Recipe courtesy of Psychologies Magazine (Spring 2019) and taken from Skinny Pasta by Julia Azzarello.

The addition of pomegranate seeds rounds off the sweetness of the squash and nuttiness of the butter with just the right amount of acid and tang. Plus, it’s a lovely colourful garnish to lift the dish.

IMG_1865

Serves : 4

Ingredients:
300g butternut squash flesh, cut into small chunks
2 tblsp olive oil
2 tblsp butter
5 sage leaves, chopped
40g Parmesan cheese, grated
40g pomegranate seeds, to garnish

For the Gnocchi:
2 medium baking potatoes, scrubbed
1 egg, beaten
60-80g gluten-free plain flour, plus extra for dusting

 

 

Step One : First, make the gnocchi. Preheat the oven to 200oC / Gas Mark 6. Prick the potatoes with a fork and wrap them in foil. Bake for 1 – 1 hr 20 minutes, or until tender. Leave to cool slightly, for about 15 minutes, then scoop out the potato and pass through a ricer. You need about 400g. Mix in the egg and flour.

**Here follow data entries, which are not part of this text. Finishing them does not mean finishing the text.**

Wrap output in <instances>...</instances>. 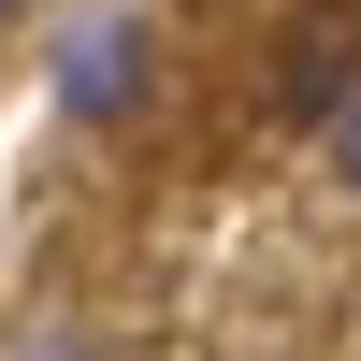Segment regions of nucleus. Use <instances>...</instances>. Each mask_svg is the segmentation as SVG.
Wrapping results in <instances>:
<instances>
[{
  "mask_svg": "<svg viewBox=\"0 0 361 361\" xmlns=\"http://www.w3.org/2000/svg\"><path fill=\"white\" fill-rule=\"evenodd\" d=\"M145 58H159L145 15H87L73 44H58V102H73V116H130L145 102Z\"/></svg>",
  "mask_w": 361,
  "mask_h": 361,
  "instance_id": "nucleus-1",
  "label": "nucleus"
},
{
  "mask_svg": "<svg viewBox=\"0 0 361 361\" xmlns=\"http://www.w3.org/2000/svg\"><path fill=\"white\" fill-rule=\"evenodd\" d=\"M333 173H347V188H361V87H347V102H333Z\"/></svg>",
  "mask_w": 361,
  "mask_h": 361,
  "instance_id": "nucleus-3",
  "label": "nucleus"
},
{
  "mask_svg": "<svg viewBox=\"0 0 361 361\" xmlns=\"http://www.w3.org/2000/svg\"><path fill=\"white\" fill-rule=\"evenodd\" d=\"M275 102H289V116H333V102H347V15H333V0L289 29V73H275Z\"/></svg>",
  "mask_w": 361,
  "mask_h": 361,
  "instance_id": "nucleus-2",
  "label": "nucleus"
},
{
  "mask_svg": "<svg viewBox=\"0 0 361 361\" xmlns=\"http://www.w3.org/2000/svg\"><path fill=\"white\" fill-rule=\"evenodd\" d=\"M0 15H15V0H0Z\"/></svg>",
  "mask_w": 361,
  "mask_h": 361,
  "instance_id": "nucleus-4",
  "label": "nucleus"
}]
</instances>
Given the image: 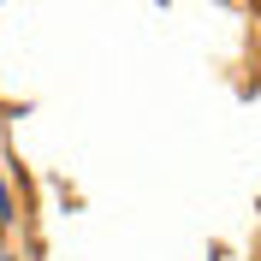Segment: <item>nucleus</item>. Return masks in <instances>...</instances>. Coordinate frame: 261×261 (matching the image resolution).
<instances>
[{"label": "nucleus", "instance_id": "nucleus-1", "mask_svg": "<svg viewBox=\"0 0 261 261\" xmlns=\"http://www.w3.org/2000/svg\"><path fill=\"white\" fill-rule=\"evenodd\" d=\"M12 220V196H6V172H0V226Z\"/></svg>", "mask_w": 261, "mask_h": 261}]
</instances>
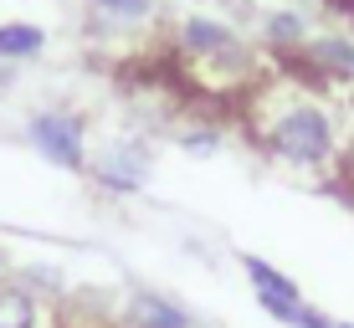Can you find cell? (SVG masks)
Wrapping results in <instances>:
<instances>
[{
    "instance_id": "obj_1",
    "label": "cell",
    "mask_w": 354,
    "mask_h": 328,
    "mask_svg": "<svg viewBox=\"0 0 354 328\" xmlns=\"http://www.w3.org/2000/svg\"><path fill=\"white\" fill-rule=\"evenodd\" d=\"M241 133L272 169L308 185H334L344 175V103L298 67H272L236 103Z\"/></svg>"
},
{
    "instance_id": "obj_2",
    "label": "cell",
    "mask_w": 354,
    "mask_h": 328,
    "mask_svg": "<svg viewBox=\"0 0 354 328\" xmlns=\"http://www.w3.org/2000/svg\"><path fill=\"white\" fill-rule=\"evenodd\" d=\"M26 144L46 164L72 169V175H88L93 164V128L77 108H36L26 118Z\"/></svg>"
},
{
    "instance_id": "obj_3",
    "label": "cell",
    "mask_w": 354,
    "mask_h": 328,
    "mask_svg": "<svg viewBox=\"0 0 354 328\" xmlns=\"http://www.w3.org/2000/svg\"><path fill=\"white\" fill-rule=\"evenodd\" d=\"M149 175H154V154H149V144L133 139V133L103 144V149L93 154V164H88V180L103 190V195H113V200L139 195V190L149 185Z\"/></svg>"
},
{
    "instance_id": "obj_4",
    "label": "cell",
    "mask_w": 354,
    "mask_h": 328,
    "mask_svg": "<svg viewBox=\"0 0 354 328\" xmlns=\"http://www.w3.org/2000/svg\"><path fill=\"white\" fill-rule=\"evenodd\" d=\"M292 67L303 77H313L319 88H328L334 98H354V31H344V26L313 31Z\"/></svg>"
},
{
    "instance_id": "obj_5",
    "label": "cell",
    "mask_w": 354,
    "mask_h": 328,
    "mask_svg": "<svg viewBox=\"0 0 354 328\" xmlns=\"http://www.w3.org/2000/svg\"><path fill=\"white\" fill-rule=\"evenodd\" d=\"M313 31L319 26H313V16L303 6H272V10L257 16V52H267L272 67H292Z\"/></svg>"
},
{
    "instance_id": "obj_6",
    "label": "cell",
    "mask_w": 354,
    "mask_h": 328,
    "mask_svg": "<svg viewBox=\"0 0 354 328\" xmlns=\"http://www.w3.org/2000/svg\"><path fill=\"white\" fill-rule=\"evenodd\" d=\"M241 272H247V282H252V293H257L262 313H267V318H277V323H292V313L308 302V298H303V287L292 282L283 267H272L262 257H241Z\"/></svg>"
},
{
    "instance_id": "obj_7",
    "label": "cell",
    "mask_w": 354,
    "mask_h": 328,
    "mask_svg": "<svg viewBox=\"0 0 354 328\" xmlns=\"http://www.w3.org/2000/svg\"><path fill=\"white\" fill-rule=\"evenodd\" d=\"M0 328H57V313L46 298H36L16 277H6L0 282Z\"/></svg>"
},
{
    "instance_id": "obj_8",
    "label": "cell",
    "mask_w": 354,
    "mask_h": 328,
    "mask_svg": "<svg viewBox=\"0 0 354 328\" xmlns=\"http://www.w3.org/2000/svg\"><path fill=\"white\" fill-rule=\"evenodd\" d=\"M118 328H195V318L160 293H129L124 313H118Z\"/></svg>"
},
{
    "instance_id": "obj_9",
    "label": "cell",
    "mask_w": 354,
    "mask_h": 328,
    "mask_svg": "<svg viewBox=\"0 0 354 328\" xmlns=\"http://www.w3.org/2000/svg\"><path fill=\"white\" fill-rule=\"evenodd\" d=\"M160 0H88L93 26L103 31H149L160 21Z\"/></svg>"
},
{
    "instance_id": "obj_10",
    "label": "cell",
    "mask_w": 354,
    "mask_h": 328,
    "mask_svg": "<svg viewBox=\"0 0 354 328\" xmlns=\"http://www.w3.org/2000/svg\"><path fill=\"white\" fill-rule=\"evenodd\" d=\"M46 57V26L36 21H0V67H21Z\"/></svg>"
},
{
    "instance_id": "obj_11",
    "label": "cell",
    "mask_w": 354,
    "mask_h": 328,
    "mask_svg": "<svg viewBox=\"0 0 354 328\" xmlns=\"http://www.w3.org/2000/svg\"><path fill=\"white\" fill-rule=\"evenodd\" d=\"M10 277H16L21 287H31L36 298H46V302L67 293V272H62V267H41V262H26V267H16Z\"/></svg>"
},
{
    "instance_id": "obj_12",
    "label": "cell",
    "mask_w": 354,
    "mask_h": 328,
    "mask_svg": "<svg viewBox=\"0 0 354 328\" xmlns=\"http://www.w3.org/2000/svg\"><path fill=\"white\" fill-rule=\"evenodd\" d=\"M175 144L185 154H216V149H221V124H180Z\"/></svg>"
},
{
    "instance_id": "obj_13",
    "label": "cell",
    "mask_w": 354,
    "mask_h": 328,
    "mask_svg": "<svg viewBox=\"0 0 354 328\" xmlns=\"http://www.w3.org/2000/svg\"><path fill=\"white\" fill-rule=\"evenodd\" d=\"M344 103V175H339V190L354 200V98H339Z\"/></svg>"
},
{
    "instance_id": "obj_14",
    "label": "cell",
    "mask_w": 354,
    "mask_h": 328,
    "mask_svg": "<svg viewBox=\"0 0 354 328\" xmlns=\"http://www.w3.org/2000/svg\"><path fill=\"white\" fill-rule=\"evenodd\" d=\"M328 16H334V21H344V31H354V0H328Z\"/></svg>"
},
{
    "instance_id": "obj_15",
    "label": "cell",
    "mask_w": 354,
    "mask_h": 328,
    "mask_svg": "<svg viewBox=\"0 0 354 328\" xmlns=\"http://www.w3.org/2000/svg\"><path fill=\"white\" fill-rule=\"evenodd\" d=\"M10 277V257H6V247H0V282Z\"/></svg>"
},
{
    "instance_id": "obj_16",
    "label": "cell",
    "mask_w": 354,
    "mask_h": 328,
    "mask_svg": "<svg viewBox=\"0 0 354 328\" xmlns=\"http://www.w3.org/2000/svg\"><path fill=\"white\" fill-rule=\"evenodd\" d=\"M308 6H328V0H308Z\"/></svg>"
},
{
    "instance_id": "obj_17",
    "label": "cell",
    "mask_w": 354,
    "mask_h": 328,
    "mask_svg": "<svg viewBox=\"0 0 354 328\" xmlns=\"http://www.w3.org/2000/svg\"><path fill=\"white\" fill-rule=\"evenodd\" d=\"M339 328H354V323H339Z\"/></svg>"
}]
</instances>
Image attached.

Step Two : Dust a clean worktop with flour. Divide the dough into four equal sized pieces. Roll each one out to a cylinder 20cm long, and cut into 2cm chunks. Make grooves on each piece using the back of a fork, then place on a baking tray dusted with flour.

Step Three : Bring a large saucepan of salted water to the boil and cook in two batches or 1 minute, or until they float to the top. Remove with a slotted spoon and set aside, reserving some cooking water. Leftovers can be kept in a sealed container in the fridge, or freezer for two to three months.

Step Four : Preheat the oven to 200oC, Gas mark 6. Toss the squash with half of the olive oil and spread out evenly on a baking tray. Roast for 30-35 minutes.

Step Five : Put the remaining oil and the butter in a deep frying pan and cook for 1-2 minutes until browned and it smells nutty. Add the gnocchi and saute for 2 minutes more, then add the roasted squash, sage and a splash of pasta cooking water and toss together. Serve on plates topped with grated Parmesan cheese and pomegranate seeds.